Victor Olofsson, age 25, Buffalo: Olofsson was second in goals among rookies last year with 20, and made himself a staple on the power play. And now, there’s at least a chance he could flip to the other wing and play with Jack Eichel and Taylor Hall with another nine months of development behind him – it seems like that would be good?

Andrei Svechnikov, age 20, Carolina: This one feels like the stupidest name to put on the list, because the kid is 20 and scored 61 points in 68 games last season, but basically the bet here is that his ceiling isn’t like, one point per game, but well above that. You have the chutzpah to bet against him?

Charlie McAvoy, age 23 (as of Dec. 21st), Boston: It seems like he’s been around forever, but the kid just turned 23 on Monday, and he had 32 points last season for a team that just lost offensive minutes-eater Torey Krug.
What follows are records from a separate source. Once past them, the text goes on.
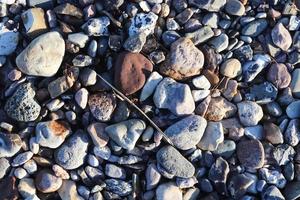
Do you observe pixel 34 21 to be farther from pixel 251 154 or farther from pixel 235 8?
pixel 251 154

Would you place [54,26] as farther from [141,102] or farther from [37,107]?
[141,102]

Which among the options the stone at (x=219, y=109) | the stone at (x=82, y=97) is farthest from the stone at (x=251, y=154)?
the stone at (x=82, y=97)

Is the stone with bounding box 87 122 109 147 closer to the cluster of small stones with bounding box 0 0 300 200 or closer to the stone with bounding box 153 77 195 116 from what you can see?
the cluster of small stones with bounding box 0 0 300 200

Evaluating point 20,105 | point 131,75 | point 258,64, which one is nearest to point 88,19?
point 131,75

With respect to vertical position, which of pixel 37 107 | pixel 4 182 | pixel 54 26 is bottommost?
pixel 4 182

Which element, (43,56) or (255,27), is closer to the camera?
(43,56)

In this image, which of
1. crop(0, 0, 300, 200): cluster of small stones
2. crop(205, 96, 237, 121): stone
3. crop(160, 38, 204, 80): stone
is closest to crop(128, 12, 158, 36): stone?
crop(0, 0, 300, 200): cluster of small stones

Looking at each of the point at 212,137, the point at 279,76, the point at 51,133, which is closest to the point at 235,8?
the point at 279,76
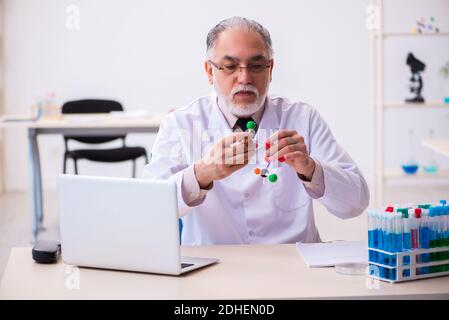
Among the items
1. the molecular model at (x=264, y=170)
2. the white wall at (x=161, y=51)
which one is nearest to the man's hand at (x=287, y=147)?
the molecular model at (x=264, y=170)

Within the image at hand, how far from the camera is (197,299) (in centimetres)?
160

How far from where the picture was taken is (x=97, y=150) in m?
5.36

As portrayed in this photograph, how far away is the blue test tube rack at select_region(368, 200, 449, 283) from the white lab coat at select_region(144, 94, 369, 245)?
0.51 m

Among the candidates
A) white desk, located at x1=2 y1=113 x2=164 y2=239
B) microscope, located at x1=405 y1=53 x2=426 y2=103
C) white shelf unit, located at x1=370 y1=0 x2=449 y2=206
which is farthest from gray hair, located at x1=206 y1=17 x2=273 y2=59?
microscope, located at x1=405 y1=53 x2=426 y2=103

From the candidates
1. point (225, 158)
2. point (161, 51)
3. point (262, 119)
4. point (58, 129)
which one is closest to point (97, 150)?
point (58, 129)

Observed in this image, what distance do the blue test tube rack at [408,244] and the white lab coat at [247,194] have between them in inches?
20.2

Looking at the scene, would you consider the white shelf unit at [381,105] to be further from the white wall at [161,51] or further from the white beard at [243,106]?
the white beard at [243,106]

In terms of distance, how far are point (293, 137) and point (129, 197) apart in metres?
0.46

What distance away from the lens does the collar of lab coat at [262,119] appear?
7.88 ft

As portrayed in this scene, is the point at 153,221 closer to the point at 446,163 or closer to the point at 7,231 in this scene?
the point at 7,231

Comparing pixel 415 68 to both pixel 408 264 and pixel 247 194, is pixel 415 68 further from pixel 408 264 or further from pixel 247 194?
pixel 408 264

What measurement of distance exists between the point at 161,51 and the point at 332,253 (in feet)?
15.0

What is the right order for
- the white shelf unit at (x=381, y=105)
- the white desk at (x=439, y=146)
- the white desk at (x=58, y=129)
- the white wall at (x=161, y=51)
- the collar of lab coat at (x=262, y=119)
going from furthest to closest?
the white wall at (x=161, y=51)
the white shelf unit at (x=381, y=105)
the white desk at (x=58, y=129)
the white desk at (x=439, y=146)
the collar of lab coat at (x=262, y=119)
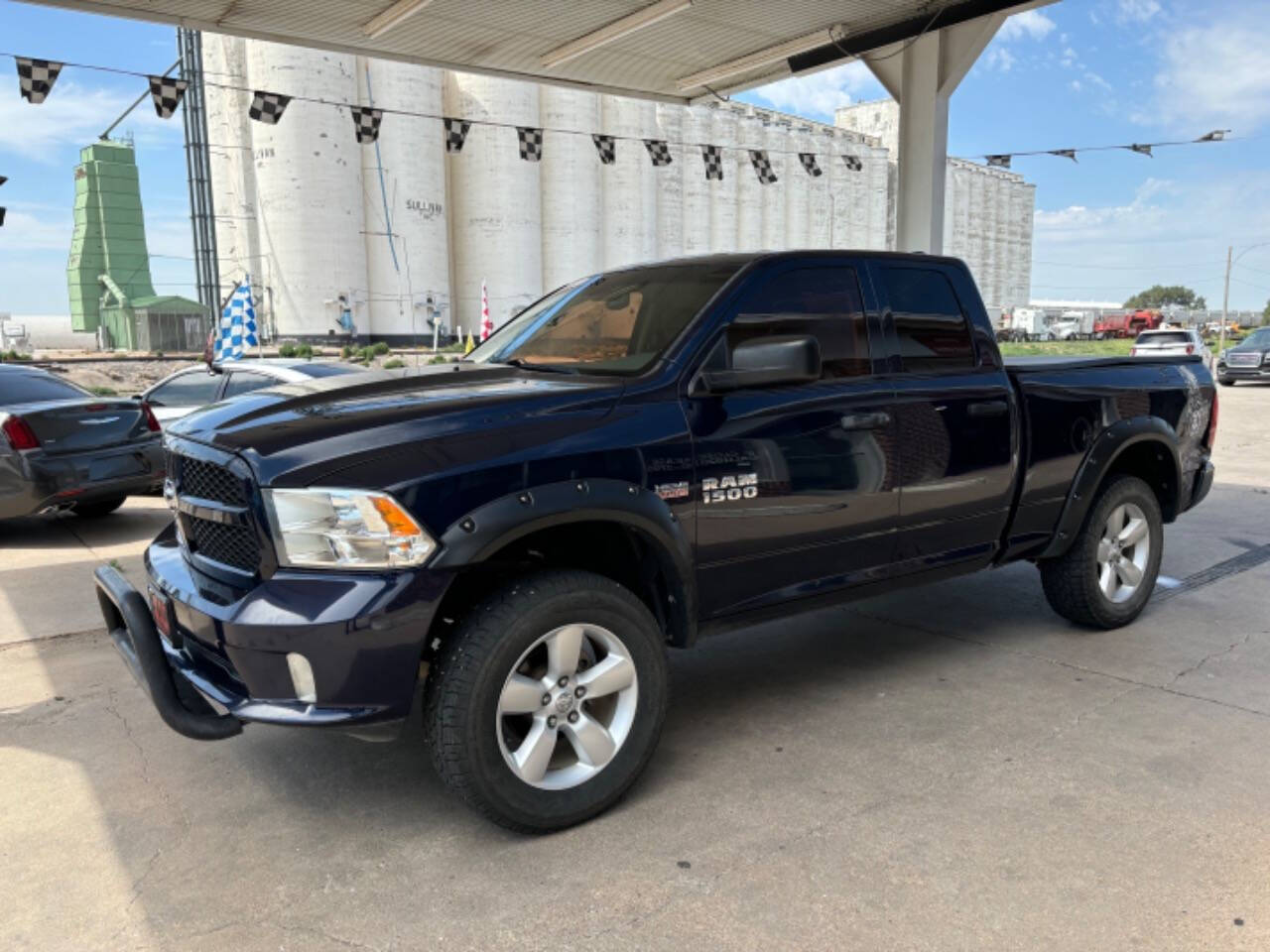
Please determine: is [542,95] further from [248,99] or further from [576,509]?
[576,509]

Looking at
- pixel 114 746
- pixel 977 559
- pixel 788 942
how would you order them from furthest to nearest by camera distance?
pixel 977 559 < pixel 114 746 < pixel 788 942

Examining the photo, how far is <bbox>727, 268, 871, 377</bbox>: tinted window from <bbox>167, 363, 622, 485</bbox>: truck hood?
74 cm

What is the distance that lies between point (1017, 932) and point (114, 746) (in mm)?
3390

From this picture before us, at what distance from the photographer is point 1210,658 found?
482 cm

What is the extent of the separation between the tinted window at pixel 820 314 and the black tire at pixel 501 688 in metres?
1.22

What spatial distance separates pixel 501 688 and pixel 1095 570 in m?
3.55

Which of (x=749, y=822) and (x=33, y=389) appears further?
(x=33, y=389)

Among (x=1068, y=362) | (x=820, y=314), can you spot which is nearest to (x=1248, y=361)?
(x=1068, y=362)

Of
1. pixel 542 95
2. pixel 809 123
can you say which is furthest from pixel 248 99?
pixel 809 123

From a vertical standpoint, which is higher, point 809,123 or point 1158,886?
point 809,123

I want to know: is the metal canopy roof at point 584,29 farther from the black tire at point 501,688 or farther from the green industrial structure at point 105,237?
the green industrial structure at point 105,237

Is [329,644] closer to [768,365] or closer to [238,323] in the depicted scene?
[768,365]

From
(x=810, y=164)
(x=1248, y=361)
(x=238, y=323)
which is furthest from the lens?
(x=1248, y=361)

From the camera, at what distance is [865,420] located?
12.9 ft
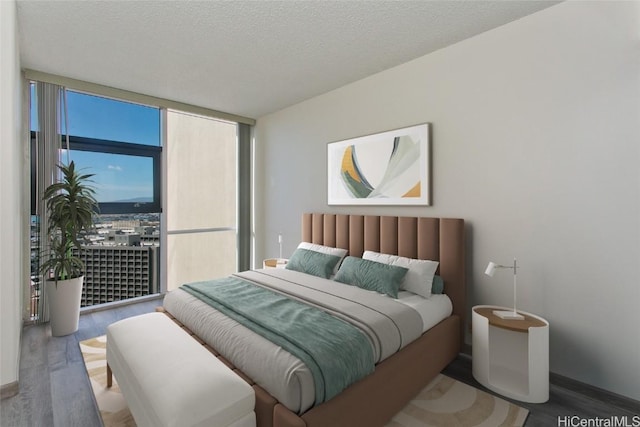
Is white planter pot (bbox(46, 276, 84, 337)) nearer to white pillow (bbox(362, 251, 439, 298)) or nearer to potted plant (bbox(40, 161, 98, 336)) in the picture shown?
potted plant (bbox(40, 161, 98, 336))

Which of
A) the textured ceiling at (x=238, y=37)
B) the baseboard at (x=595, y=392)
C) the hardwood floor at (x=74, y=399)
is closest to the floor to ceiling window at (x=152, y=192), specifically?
the textured ceiling at (x=238, y=37)

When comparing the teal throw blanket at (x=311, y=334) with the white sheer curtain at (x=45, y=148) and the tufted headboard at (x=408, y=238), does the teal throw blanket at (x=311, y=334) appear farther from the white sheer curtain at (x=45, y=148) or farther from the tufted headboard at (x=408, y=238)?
the white sheer curtain at (x=45, y=148)

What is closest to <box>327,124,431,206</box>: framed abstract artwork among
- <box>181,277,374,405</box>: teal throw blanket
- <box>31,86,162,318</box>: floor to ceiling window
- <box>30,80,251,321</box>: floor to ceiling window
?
<box>181,277,374,405</box>: teal throw blanket

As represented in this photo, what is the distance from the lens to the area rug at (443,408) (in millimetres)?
1818

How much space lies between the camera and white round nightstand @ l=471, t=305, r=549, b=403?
1.98 metres

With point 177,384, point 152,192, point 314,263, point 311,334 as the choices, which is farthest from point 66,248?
point 311,334

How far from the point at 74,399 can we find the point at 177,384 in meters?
1.31

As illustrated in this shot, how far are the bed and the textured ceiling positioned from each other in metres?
1.62

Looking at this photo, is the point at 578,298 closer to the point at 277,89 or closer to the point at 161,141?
the point at 277,89

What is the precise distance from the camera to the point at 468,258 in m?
2.71

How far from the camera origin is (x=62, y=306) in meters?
3.09

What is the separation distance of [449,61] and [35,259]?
4768mm

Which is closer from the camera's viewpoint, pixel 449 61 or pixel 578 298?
pixel 578 298

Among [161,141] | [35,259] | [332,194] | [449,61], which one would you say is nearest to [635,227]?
[449,61]
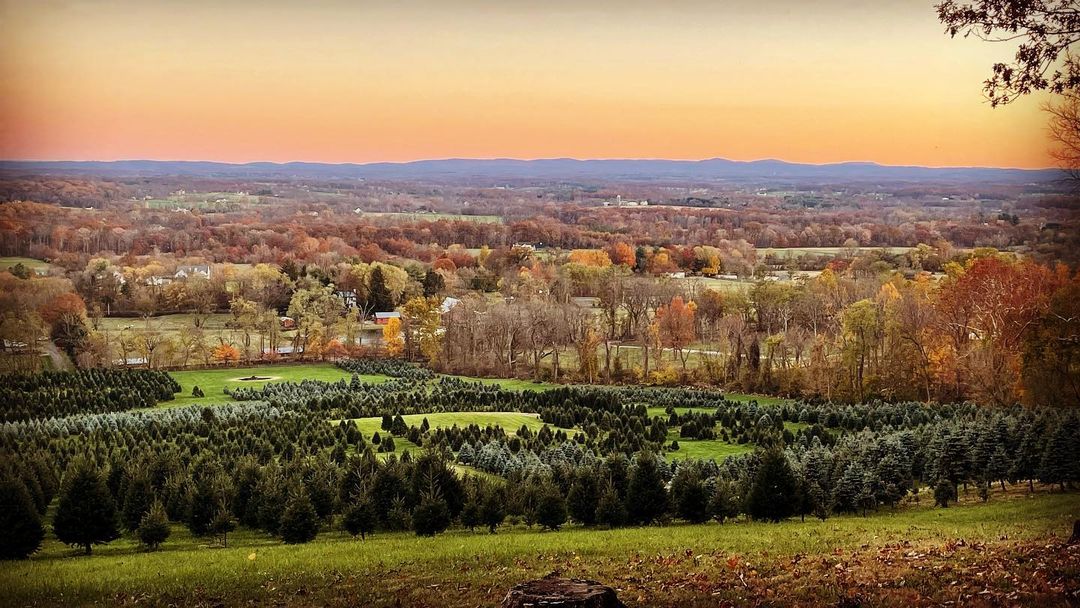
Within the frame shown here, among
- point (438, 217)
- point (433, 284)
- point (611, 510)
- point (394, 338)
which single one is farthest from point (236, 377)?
point (438, 217)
He’s gonna get all the PP time and all the minutes on a still-quite-good Bruins team.

Denis Gurianov, age 23, Dallas: Who among us doesn’t know the following old saying by heart: “If you score 20 goals at age 22 for a team that struggles to score goals, when you turn 23, they’re going to give you a lot more opportunity to score goals.”

Kevin Fiala, age 24, Minnesota: There’s a strong case to be made that the breakout for Fiala happened last year, scoring 54 points in 64 games for the Wild. I guess this bet is that this is a player who’s legitimately found “it” at the NHL level and I think he sustains last season’s step from “maybe he’ll be good one day” to “legitimately really good” over a larger sample.

The 5 breakout candidates

Adam Fox, age 22, NY Rangers: This is a guy who’s put up gaudy stats from the back-end basically everywhere he’s been, including 42 in 70 games as a rookie for the Rangers. But last year he was only fourth among Rangers D in time-on-ice per game, and I’m guessing the chance to move well north of 18:54 a night (and all that comes with that on a good offensive team) leads to even bigger numbers still.

Igor Shesterkin, age 24, NY Rangers: I don’t claim to know everything about goaltending, but I’m pretty comfortable forecasting this guy as the real deal. I’m basing that on a combination of the eyeball test and oh, roughly every stat he’s ever put up – playing more than 12 games at the NHL level is the only thing that will qualify it as a “breakout.”

Robert Thomas, age 21, St. Louis: Thomas is a visibly talented creator who seems to me to be a guy who, once he’s physically at the level of his opponents, should be able to do what he wants to do. He got warm to the NHL in his first year, he looked more able and dangerous in his second year, and he’s one of the few offensive threats on a team that needs them, meaning something approaching a point-per-game isn’t out of the question.

Kailer Yamamoto, age 22, Edmonton: This is less about his numbers last season (nearly a point per game but in a small sample) and more about the combination of his ability and the opportunity about to be handed to him. He’ll inevitably be playing with some of the game’s best offensive creators, he’s a little older and stronger now, and so combined with his offensive mind and creating abilities, I see some numbers in his future.

Nick Suzuki, age 21, Montreal: Man, Montreal Canadiens fans had to be pleased watching the strides Suzuki made between the March pause and those playoffs just months later in 2020. He put up huge numbers in junior, but only scored 13 times in 71 games for the Habs last regular season, a total which I feel EXTREMELY confident he’ll blow by (could he come close to doubling?) even in just a 56-game season.